# Hanomag super power of 1913......



## Spule 4 (Jan 2, 2008)

This photo collection was posted on another forum. Despite having a UK produced VHS tape of the railways of Indonesia, somehow this class of locos missed, a narrow gauge 2-12-2T:

http://www.geoff-plumb.fotopic.net/p39289136.html

They had a lot of Mallets and rack locos too at one time. Interesting place, buying locos from the UK, Swiss, Dutch, Germans and Japanese.


----------



## Dennis Paulson (Jan 2, 2008)

WOW , thanks for that link to all of the photos , different , but steam locos they are .


----------



## Spule 4 (Jan 2, 2008)

The little 2-4-0s have to be some of the prettiest colonial locos ever.


----------



## Paulus (May 31, 2008)

Thanks for sharing Garrett. Very nice locomotives like that little 0-4-0 tramloco (Beyer.

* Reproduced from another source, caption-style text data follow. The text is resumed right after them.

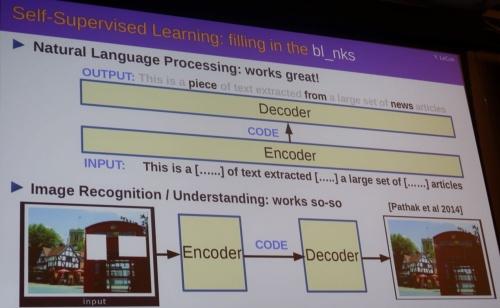 自己教師あり学習は特に自然言語処理で成功を収め、画像でも一定の成果を上げている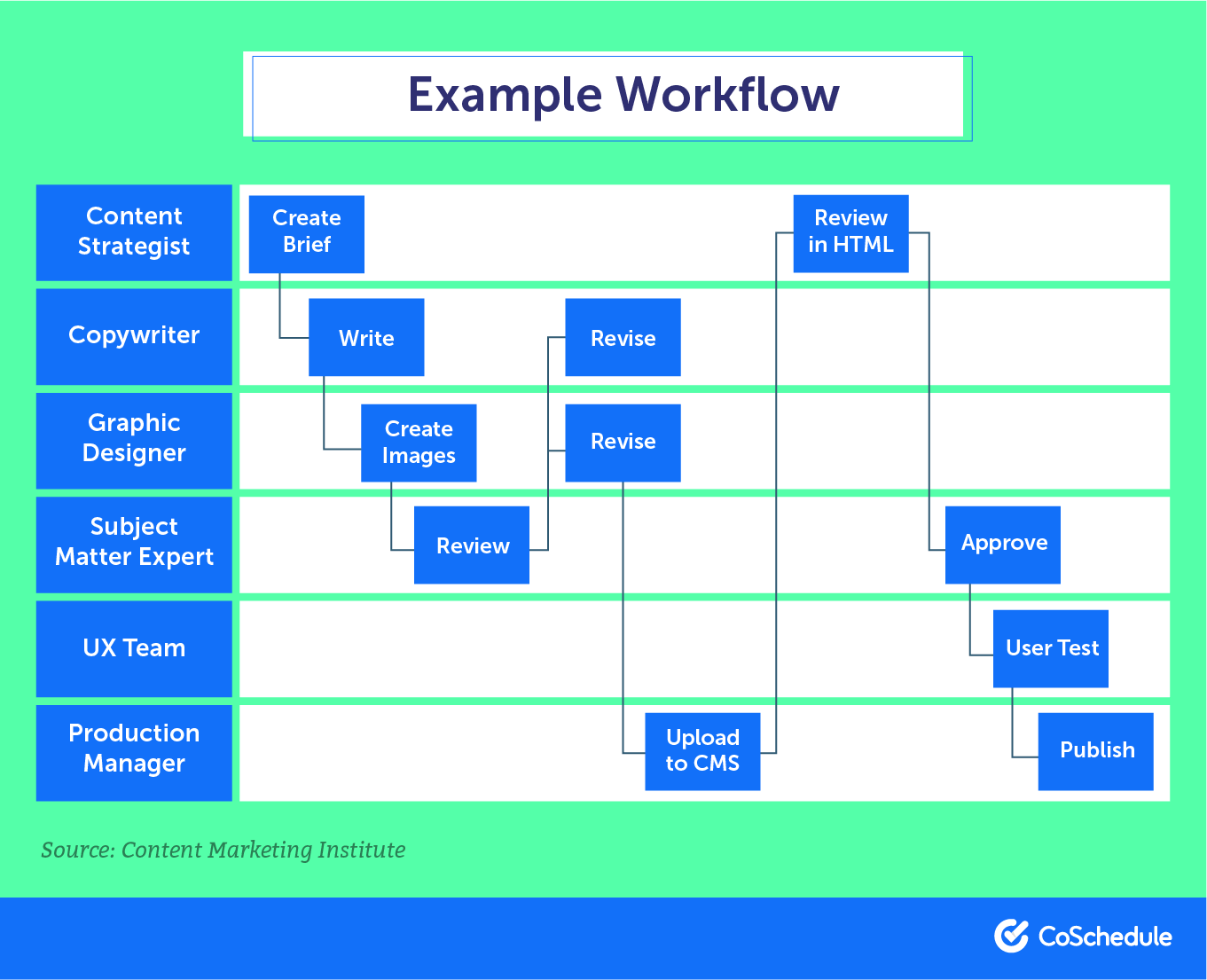 Example of a finished workflow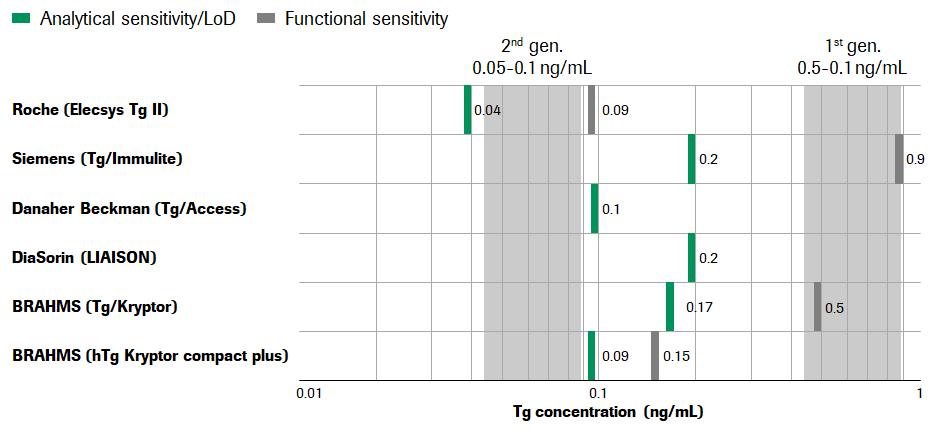 Analytical sensitivity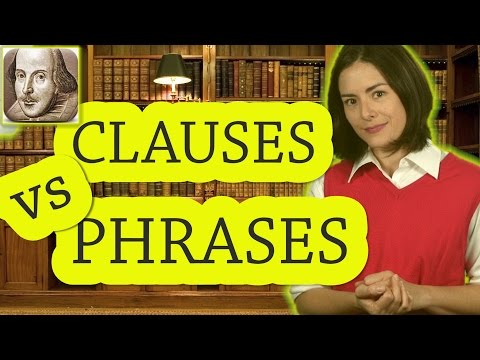 Independent Clauses, Dependent Clauses, & Phrases | Basic English Grammar Rules | ESL | SAT | TOEFL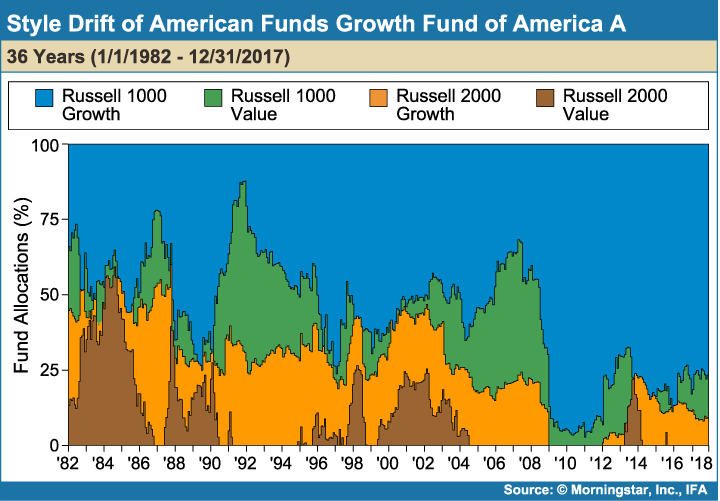 Style_Drift_of_American_Funds_Growth_Fund_of_America_A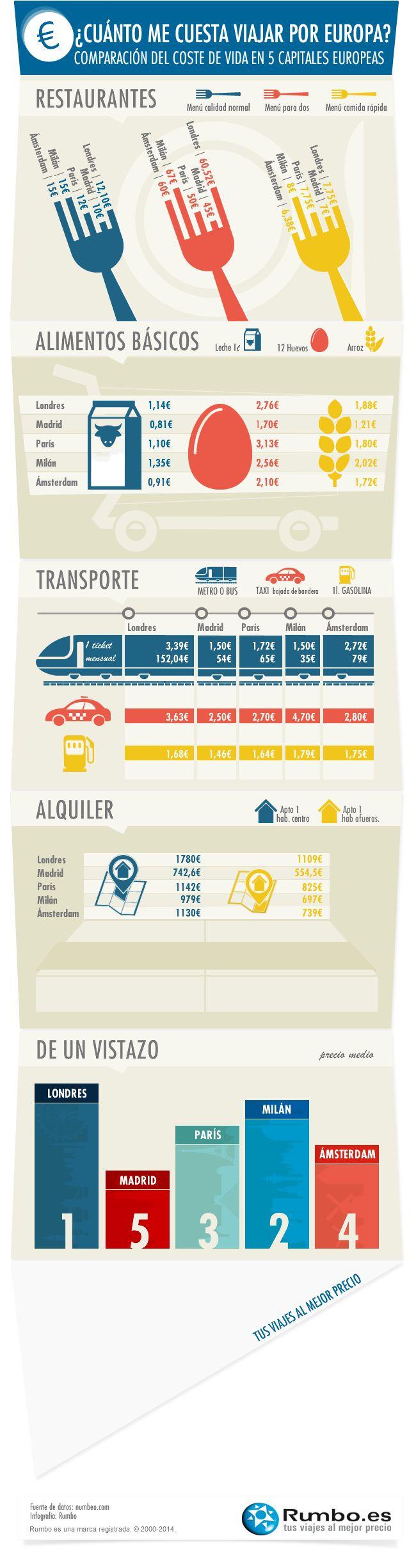 Cuánto me cuesta viajar por Europa #infografia #infographic #tourism | TICs y Formación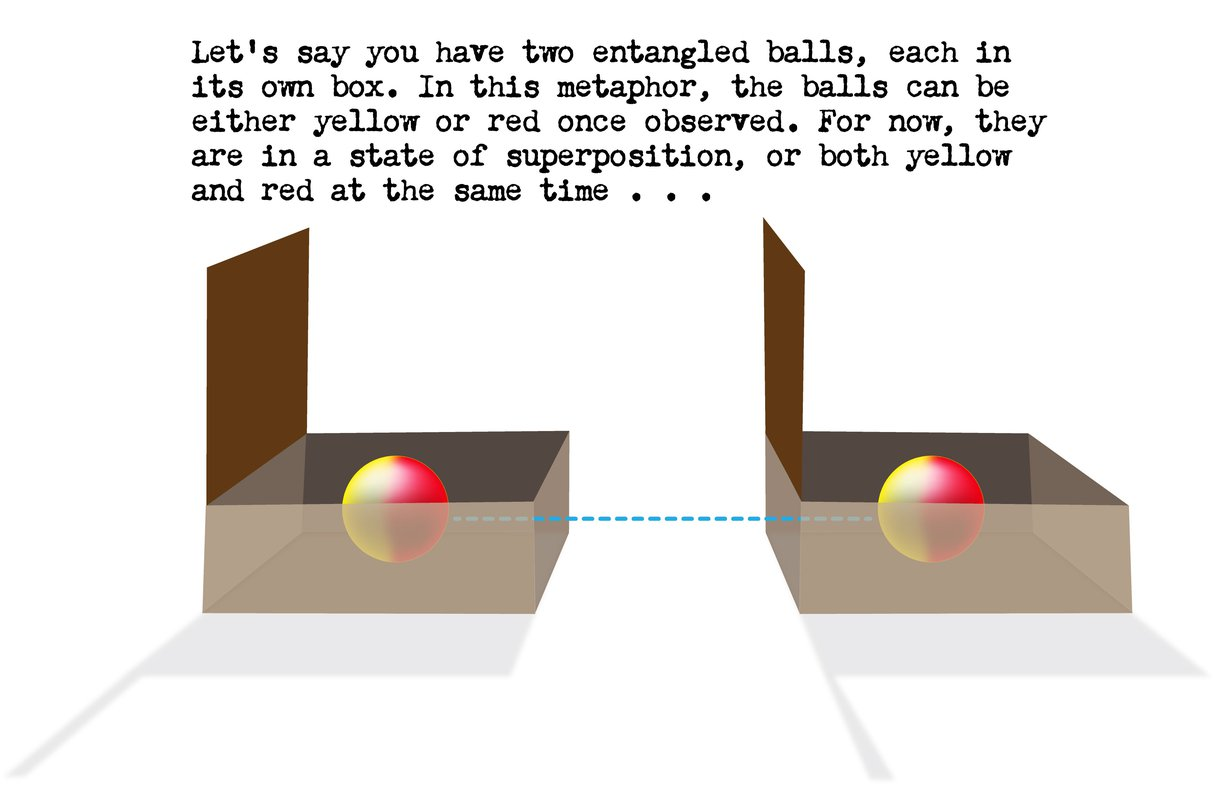 Let's say you have two entangled balls, each in its own box. Each ball is in a state of superposition, or both yellow and red at the same time.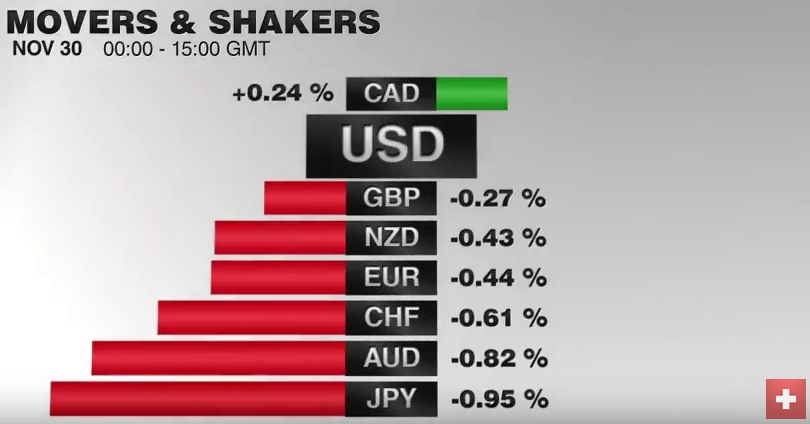 FX Performance, November 30 2016 Movers and Shakers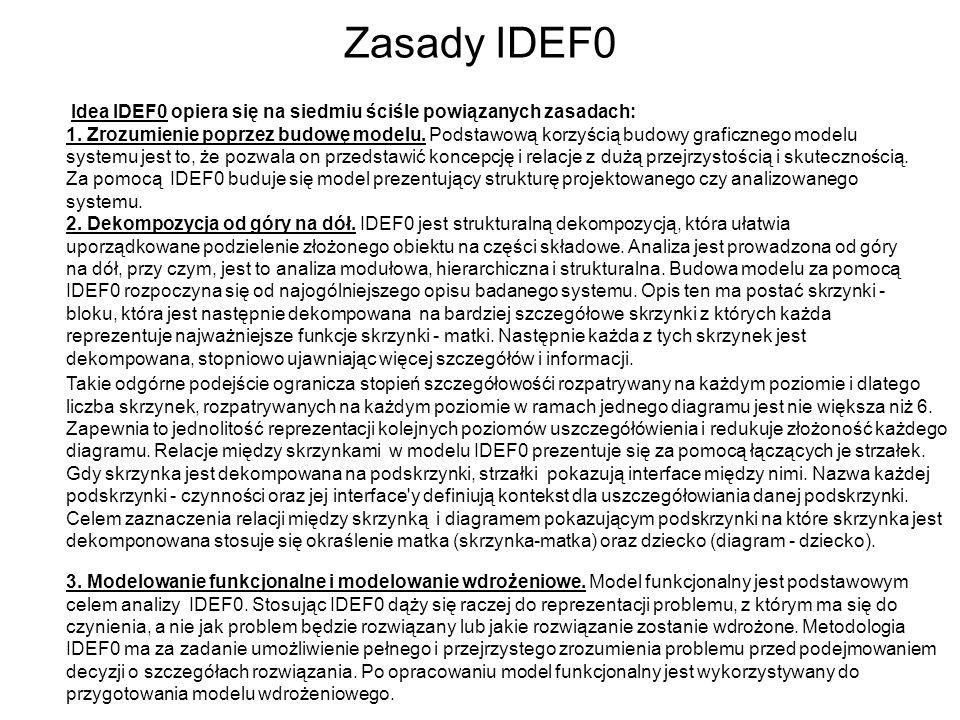 Zasady IDEF0 Idea IDEF0 opiera się na siedmiu ściśle powiązanych zasadach:
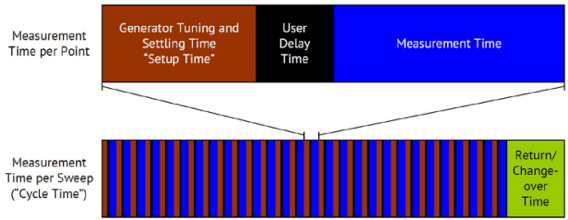 Measurement Time with USB VNAs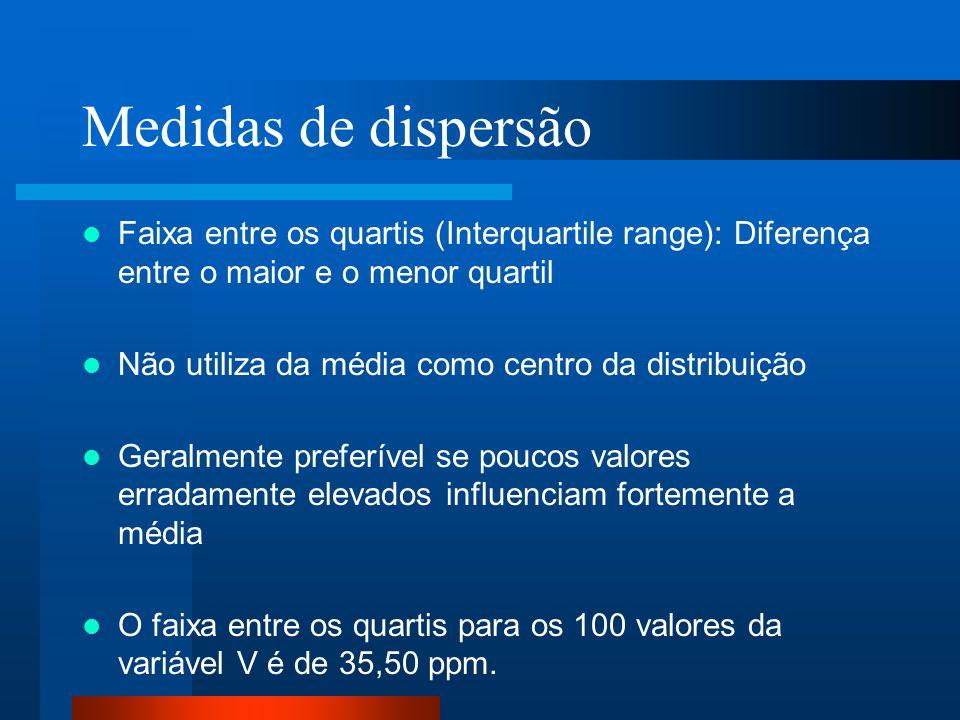 Medidas de dispersão Faixa entre os quartis (Interquartile range): Diferença entre o maior e o menor quartil.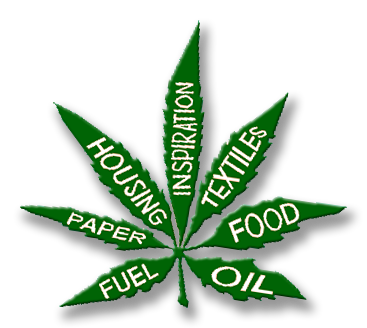 how to make hemp fuel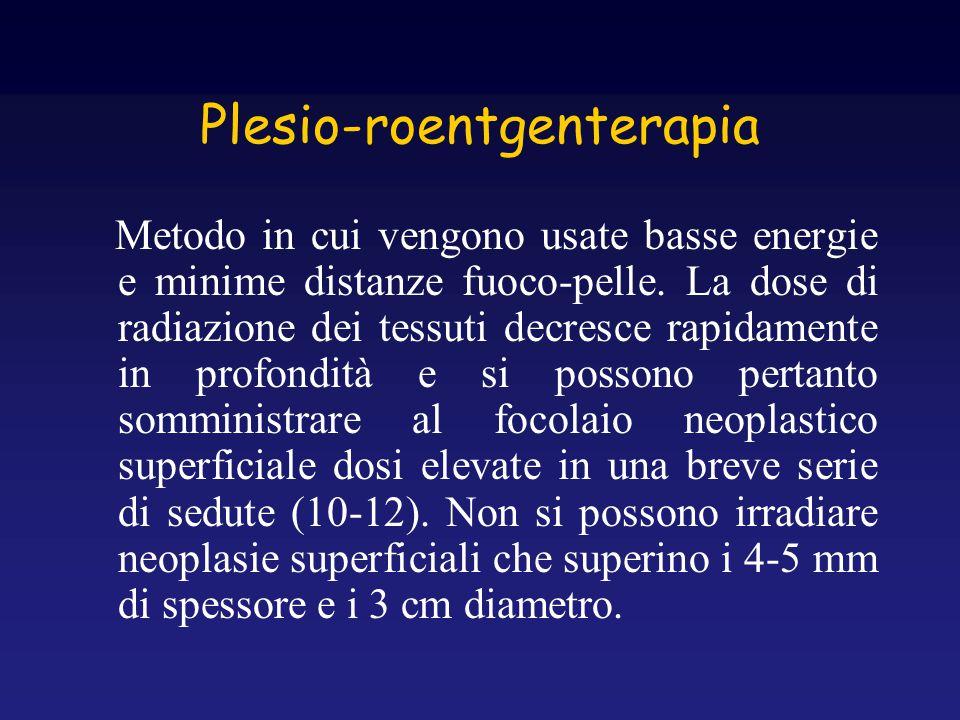 Plesio-roentgenterapia Metodo in cui vengono usate basse energie e minime distanze fuoco-pelle. La dose di radiazione dei tessuti decresce rapidamente
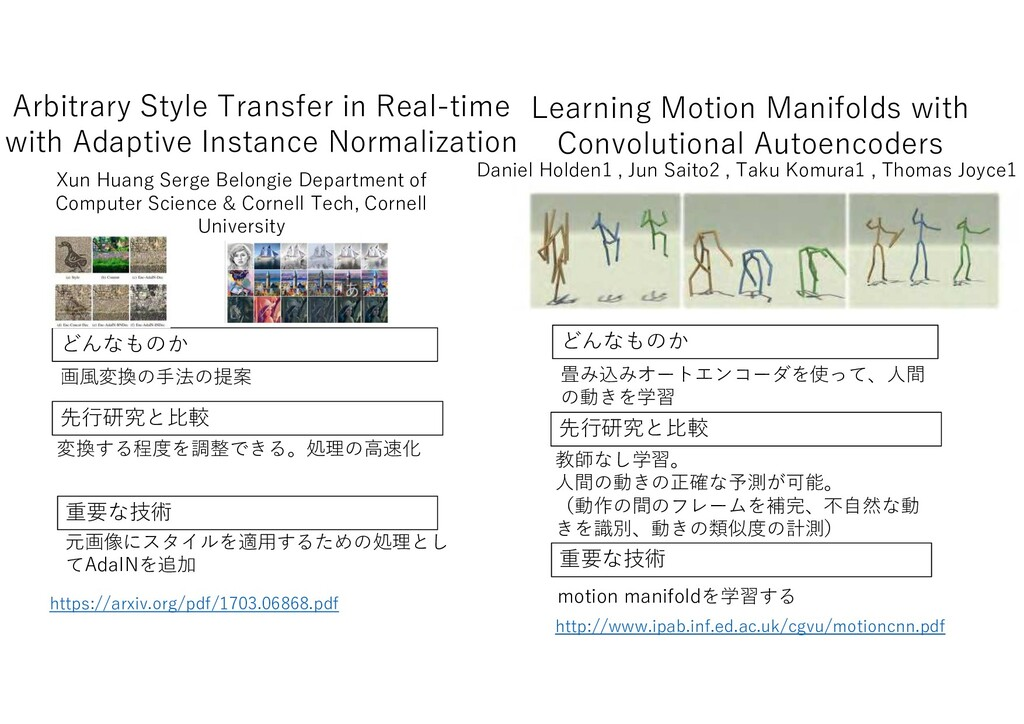 Arbitrary Style Transfer in Real-time with Adap...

Peacock). Colorfull little machine! 
The pictures remind me of photobooks of (often colonial) railroads and trains by Collin Garratt. 
BTW, those overcrowded coaches would be a challenge to model! ;-)


----------



## Spule 4 (Jan 2, 2008)

They would cost $4700 in figures alone!!!!! 

I have several Collin Garratt books, very true. Ditto with Charles S. Small (of LG&B fame).


----------